John Paul Lederach’s Preparing for Peace, presents a case for considering how we approach conflict resolution training across cultures. His approach in this book is to draw the reader into considering the objectives and mechanics used to achieving the goals we set forth for training and to also to be open minded in our consideration of conflict; peoples’ cultural resources; and conflict transformation. This is not a “how-to” book on training, but one that encourages leaving the imagination open to endless methodologies of training approaches.
Lederach’s main points are as follows. The first deals with the values and goals we hold as peacemakers. The goals are empowerment and social change, so he values a framework that speaks to this end. The peacemaker must understand and integrate those processes that are culturally appropriate for the training goals to be met. He argues that training processes are not universal and do not apply across the cultural board. What would work in North America would not work in Latin America or Somalia and must be considered not only when crossing ethnic and cultural lines, but also class lines as well.
The second point underscores the relationship between the trainer and the participant. Lederach describes a prescriptive approach to training in which the expertise of the trainer is passed on to the trainee as the correct way, or the elicitive approach in which the trainer acts more like a facilitator who assists the participants to find and create methods of conflict resolution that are based in their own cultural knowledge. Lederach argues that the trainer can employ both techniques of training by choosing elements from each after determining what is appropriate for the group in training.
Third, Lederach believes that culture is based in social knowledge and cannot be “mastered and overcome through technical recipes” (p.120). Culture is a resource for designing models and approaches to conflict resolution. The way to handle conflict lies in the roots of social knowledge and the understandings derived from social knowledge that are implicit and allow people to become explicit in developing strategies and methods of conflict resolution. Lederach believes that when people deal in their own social knowledge about conflict resolution they become creative and through that, empowered with the knowledge that they can do it their way.
Lederach presents the two models of training in their pure forms and then explains that he draws from both for practical purposes. There is value in the expertise that the trainer can bring to the group, but not at the expense of the local cultural resources. Transferring training expertise as an explicit tool is only one among many vehicles that may be used in training groups for peace making.

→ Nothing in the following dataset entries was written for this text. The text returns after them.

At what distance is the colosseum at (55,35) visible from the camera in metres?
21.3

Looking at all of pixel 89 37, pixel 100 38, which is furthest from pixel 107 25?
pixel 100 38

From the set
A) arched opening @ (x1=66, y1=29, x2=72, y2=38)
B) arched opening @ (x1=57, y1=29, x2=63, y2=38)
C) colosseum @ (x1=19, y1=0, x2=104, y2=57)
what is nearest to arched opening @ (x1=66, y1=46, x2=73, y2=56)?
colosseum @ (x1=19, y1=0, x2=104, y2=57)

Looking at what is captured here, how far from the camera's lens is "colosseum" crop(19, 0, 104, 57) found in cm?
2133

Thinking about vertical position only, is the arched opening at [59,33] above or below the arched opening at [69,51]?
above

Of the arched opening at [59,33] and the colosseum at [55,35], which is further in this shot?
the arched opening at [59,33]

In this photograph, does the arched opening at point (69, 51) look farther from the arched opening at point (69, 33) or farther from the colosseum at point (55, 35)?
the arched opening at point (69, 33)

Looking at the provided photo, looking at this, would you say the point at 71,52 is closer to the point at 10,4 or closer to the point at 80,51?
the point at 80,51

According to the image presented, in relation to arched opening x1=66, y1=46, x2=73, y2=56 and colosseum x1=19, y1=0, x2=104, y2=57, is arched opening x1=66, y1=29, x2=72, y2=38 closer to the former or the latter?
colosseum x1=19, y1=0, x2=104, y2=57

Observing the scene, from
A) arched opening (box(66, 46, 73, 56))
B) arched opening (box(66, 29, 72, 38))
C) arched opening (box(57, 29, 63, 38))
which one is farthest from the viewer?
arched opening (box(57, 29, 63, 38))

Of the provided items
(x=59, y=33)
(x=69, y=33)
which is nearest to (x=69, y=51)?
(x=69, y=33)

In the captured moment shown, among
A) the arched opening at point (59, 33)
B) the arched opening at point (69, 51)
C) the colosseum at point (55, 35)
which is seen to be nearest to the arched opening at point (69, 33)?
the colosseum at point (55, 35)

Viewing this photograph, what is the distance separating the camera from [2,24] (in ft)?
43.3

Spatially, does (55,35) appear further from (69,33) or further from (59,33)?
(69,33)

Another point Lederach makes is that any models used in training should be scrutinized for the “cultural assumptions ” (p. 121) within. Participants should be told that the model is applied to a particular cultural setting and may or may not work in their context. Participants should be able to discuss and critique the model and reject it if it does not apply to their culture and setting, and explore their own cultural knowledge and heritage for the conflict resolution models appropriate in their setting.
Lederach, John Paul. (1995) Preparing for Peace. Syracuse, New York: Syracuse University Press.